Copy everything from the start of the items down to the line that contains "459 centimetres", leaving the pictures out.

## Start RAW DATA

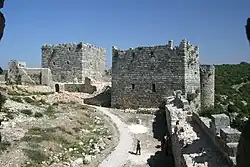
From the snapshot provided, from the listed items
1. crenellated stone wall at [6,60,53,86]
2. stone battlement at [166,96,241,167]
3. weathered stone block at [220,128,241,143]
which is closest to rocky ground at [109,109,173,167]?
stone battlement at [166,96,241,167]

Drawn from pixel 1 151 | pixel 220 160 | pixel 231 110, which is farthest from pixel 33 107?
pixel 231 110

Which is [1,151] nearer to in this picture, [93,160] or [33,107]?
[93,160]

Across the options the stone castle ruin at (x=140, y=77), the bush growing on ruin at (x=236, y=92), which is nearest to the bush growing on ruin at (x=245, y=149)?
the stone castle ruin at (x=140, y=77)

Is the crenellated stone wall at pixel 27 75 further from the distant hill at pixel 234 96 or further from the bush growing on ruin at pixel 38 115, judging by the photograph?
the distant hill at pixel 234 96

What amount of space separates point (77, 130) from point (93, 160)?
459 centimetres

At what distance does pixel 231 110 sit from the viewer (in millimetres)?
34594

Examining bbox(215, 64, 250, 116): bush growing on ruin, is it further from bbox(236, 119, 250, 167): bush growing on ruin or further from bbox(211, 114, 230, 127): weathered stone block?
bbox(236, 119, 250, 167): bush growing on ruin

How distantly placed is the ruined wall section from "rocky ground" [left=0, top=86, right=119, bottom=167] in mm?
3061

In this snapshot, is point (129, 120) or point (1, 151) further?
point (129, 120)

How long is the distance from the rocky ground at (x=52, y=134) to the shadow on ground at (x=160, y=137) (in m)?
2.43

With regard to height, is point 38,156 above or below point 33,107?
below

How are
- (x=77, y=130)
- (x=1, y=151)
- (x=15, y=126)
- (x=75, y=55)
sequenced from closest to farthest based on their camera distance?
(x=1, y=151), (x=15, y=126), (x=77, y=130), (x=75, y=55)

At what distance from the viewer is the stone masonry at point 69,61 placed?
113ft

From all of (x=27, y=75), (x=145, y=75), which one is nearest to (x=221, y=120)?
(x=145, y=75)
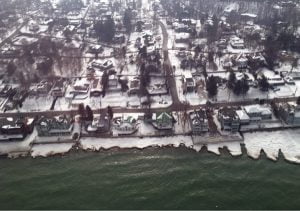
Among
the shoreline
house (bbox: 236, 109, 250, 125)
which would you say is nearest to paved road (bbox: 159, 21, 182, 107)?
the shoreline

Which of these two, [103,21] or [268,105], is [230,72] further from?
[103,21]

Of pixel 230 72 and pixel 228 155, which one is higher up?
pixel 230 72

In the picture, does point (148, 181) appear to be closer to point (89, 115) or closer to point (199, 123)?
point (199, 123)

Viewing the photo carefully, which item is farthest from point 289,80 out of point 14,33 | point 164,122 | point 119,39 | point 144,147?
point 14,33

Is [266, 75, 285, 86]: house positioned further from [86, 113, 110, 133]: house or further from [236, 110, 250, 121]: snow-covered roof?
[86, 113, 110, 133]: house

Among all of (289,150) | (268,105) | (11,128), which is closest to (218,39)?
(268,105)

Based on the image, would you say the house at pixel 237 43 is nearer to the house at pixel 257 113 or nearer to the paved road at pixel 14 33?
the house at pixel 257 113
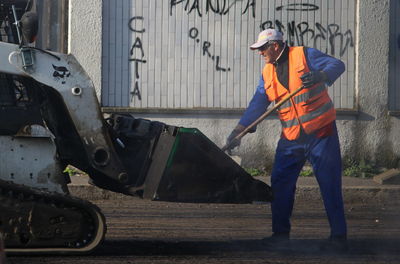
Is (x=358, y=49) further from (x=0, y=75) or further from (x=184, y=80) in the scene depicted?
(x=0, y=75)

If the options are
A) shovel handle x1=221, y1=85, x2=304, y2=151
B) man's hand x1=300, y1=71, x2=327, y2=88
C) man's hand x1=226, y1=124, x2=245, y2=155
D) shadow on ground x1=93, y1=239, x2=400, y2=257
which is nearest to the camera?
shadow on ground x1=93, y1=239, x2=400, y2=257

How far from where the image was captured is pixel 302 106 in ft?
28.9

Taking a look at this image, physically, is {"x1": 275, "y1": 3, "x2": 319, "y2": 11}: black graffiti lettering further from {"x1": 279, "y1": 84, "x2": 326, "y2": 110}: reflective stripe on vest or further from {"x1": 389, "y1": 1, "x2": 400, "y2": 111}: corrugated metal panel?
{"x1": 279, "y1": 84, "x2": 326, "y2": 110}: reflective stripe on vest

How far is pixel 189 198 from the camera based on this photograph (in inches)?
330

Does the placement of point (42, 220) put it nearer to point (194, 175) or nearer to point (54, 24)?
point (194, 175)

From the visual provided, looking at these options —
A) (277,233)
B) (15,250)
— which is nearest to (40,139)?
(15,250)

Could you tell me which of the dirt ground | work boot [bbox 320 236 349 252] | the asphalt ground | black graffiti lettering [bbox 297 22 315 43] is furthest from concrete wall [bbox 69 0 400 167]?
work boot [bbox 320 236 349 252]

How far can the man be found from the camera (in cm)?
869

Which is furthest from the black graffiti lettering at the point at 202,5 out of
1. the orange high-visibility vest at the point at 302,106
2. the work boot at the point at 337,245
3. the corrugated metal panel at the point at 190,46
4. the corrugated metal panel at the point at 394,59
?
the work boot at the point at 337,245

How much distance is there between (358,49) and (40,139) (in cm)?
769

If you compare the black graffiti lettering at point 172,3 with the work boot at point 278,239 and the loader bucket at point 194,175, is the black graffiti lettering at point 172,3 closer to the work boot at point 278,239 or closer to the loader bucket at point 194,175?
the work boot at point 278,239

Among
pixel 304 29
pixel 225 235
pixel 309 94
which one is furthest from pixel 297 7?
pixel 309 94

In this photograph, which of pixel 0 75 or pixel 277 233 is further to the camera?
pixel 277 233

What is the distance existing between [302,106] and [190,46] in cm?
590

## End RAW DATA

[TASK RESPONSE]:
From the snapshot provided, from the listed items
1. crenellated stone wall at [6,60,53,86]
2. stone battlement at [166,96,241,167]
3. weathered stone block at [220,128,241,143]
which is closest to rocky ground at [109,109,173,167]?
stone battlement at [166,96,241,167]

Drawn from pixel 1 151 | pixel 220 160 | pixel 231 110, which is farthest from pixel 33 107?
pixel 231 110

Which is [1,151] nearer to in this picture, [93,160] or [33,107]?
[93,160]

Across the options the stone castle ruin at (x=140, y=77), the bush growing on ruin at (x=236, y=92), which is nearest to the bush growing on ruin at (x=245, y=149)?
the stone castle ruin at (x=140, y=77)

Is the crenellated stone wall at pixel 27 75 further from the distant hill at pixel 234 96 or further from the bush growing on ruin at pixel 38 115, judging by the photograph?
the distant hill at pixel 234 96

What amount of space separates point (77, 130) from point (93, 160)?
459 centimetres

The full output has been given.